**TASKS AND EXERCISES**
(1) List the three stage productions that the piece about Honeysuckle Weeks and Ian McKellen says Honeysuckle Weeks has appeared in.
(2) According to the piece about Honeysuckle Weeks and Ian McKellen, why was Honeysuckle Weeks given her name?
(3) Carry on the piece about Honeysuckle Weeks and Ian McKellen from its final sentence.

Honeysuckle Weeks has a memorable stage name, so called because the fragrant climbing plant was in bloom at the time she was born 38 years ago. After graduating from Oxford University with an English degree in 2001, she embarked on an acting career that has spanned stage and screen.
She is best known on the small screen for her role as Samantha Stewart in ITV’s wartime drama FOYLE’S WAR. In 2010 she appeared in the West End run of Agatha Christie’s A DAUGHTER’S A DAUGHTER at the Trafalgar Studios and three years later played Cordelia in KING LEAR at the Old Vic.
She is currently starring in the West End debut of Gore Vidal’s THE BEST MAN at the Playhouse Theatre. I did this montage of Honeysuckle in all three stage roles and she signed it for me as she arrived at the Playhouse for last Saturday’s matinee.
After a decade, Sir Ian McKellen returned to play KING LEAR at the Chichester Festival Theatre in a sold-out five-week season late last year. Having played the role in Trevor Nunn’s 2007 production for the Royal Shakespeare Company, Sir Ian felt that performing it in vast theatre’s meant he declaimed lines that should have been more softly spoken or even whispered.
The contemporary retelling of Shakespeare’s most unforgiving tragedy in the intimate 280 seat, wrap around Minerva stage gave him that chance and at 78 he is closer to Lear’s age, which helped him achieve his aim: not to act Lear, but to be Lear in what is “probably his last big Shakespeare part,” according to a recent BBC interview.

**SOURCE MATERIAL**
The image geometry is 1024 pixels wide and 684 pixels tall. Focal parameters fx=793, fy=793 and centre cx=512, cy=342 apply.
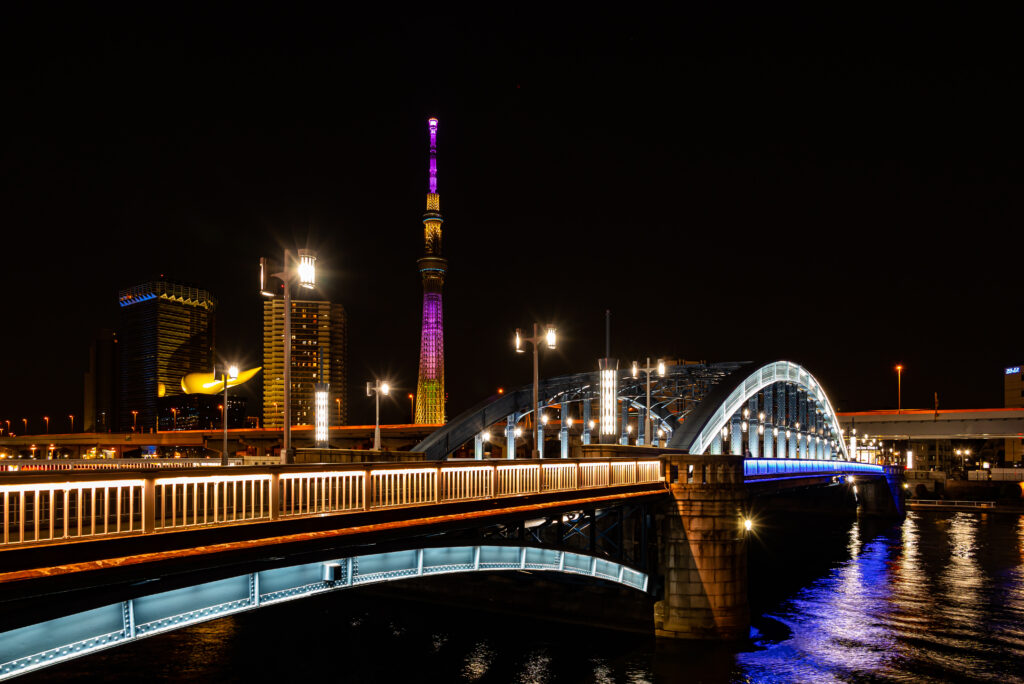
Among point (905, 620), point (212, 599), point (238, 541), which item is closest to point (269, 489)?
point (212, 599)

**RESULTS FOR THE EXERCISE**
(1) A Daughter's a Daughter, King Lear, The Best Man

(2) She was named for the fragrant climbing plant, which was in bloom when she was born.

(3)
The critics agreed, after six decades of acting, Sir Ian ‘reigned supreme’. “McKellen is never less than astonishing,” wrote Neil Norman in the Express, “McKellen is in full command of a lifetime’s acting technique,” said Mark Stenton in The Stage and ‘McKellen meticulously explores Lear’s delusions of grandeur,” exclaimed the Metro’s John Nathan.
I left this drawing at the theatre, which Sir Ian signed and dedicated with a bronze sharpie complete with a metallic glow on his insignia.
British actress Jane Horrocks played Regan, one of the declining monarch’s daughters, in the latest production of KING LEAR at the Old Vic. Small in statue, but huge on talent, the LITTLE VOICE star said “I relish my smallness. I really like my smallness,” in a Guardian interview earlier this year. She stands 5′ 4″ in ‘killer heels’ stalking about the stage ‘dangerously oversexed’ and ‘deliciously conniving’, complete with her signature shock blonde hair, seen recently in ABSOLUTELY FABULOUS: THE MOVIE, reprising her role as Bubble, the goofy sidekick of Jennifer Saunders and Joanna Lumley.
As always the amicable Jane signed my sketch at the stage door on her way into a Saturday matinee a few weeks ago.
Welsh actor Rhys Ifans returned to the London stage as the Fool in KING LEAR, which finished its run at the Old Vic last week. The production marked the theatrical comeback after 25 years of Glenda Jackson in the lead role. Although he had established himself with an extensive acting CV, Rhys became a global name as Hugh Grant’s lodger Spike in the 1999 film NOTTING HILL His scheming clown in LEAR received critical acclaim with the Telegraph’s Dominic Cavendish writing, “Definite highlights include Rhys Ifans as an anarchic Fool, in a Superman cape, donning a scary clown mask and sleeping out the storm in shopping trolley.” Rhys has already gone in by the time I got to the stage door, but popped out for a quite ciggy and a siggy on my sketch.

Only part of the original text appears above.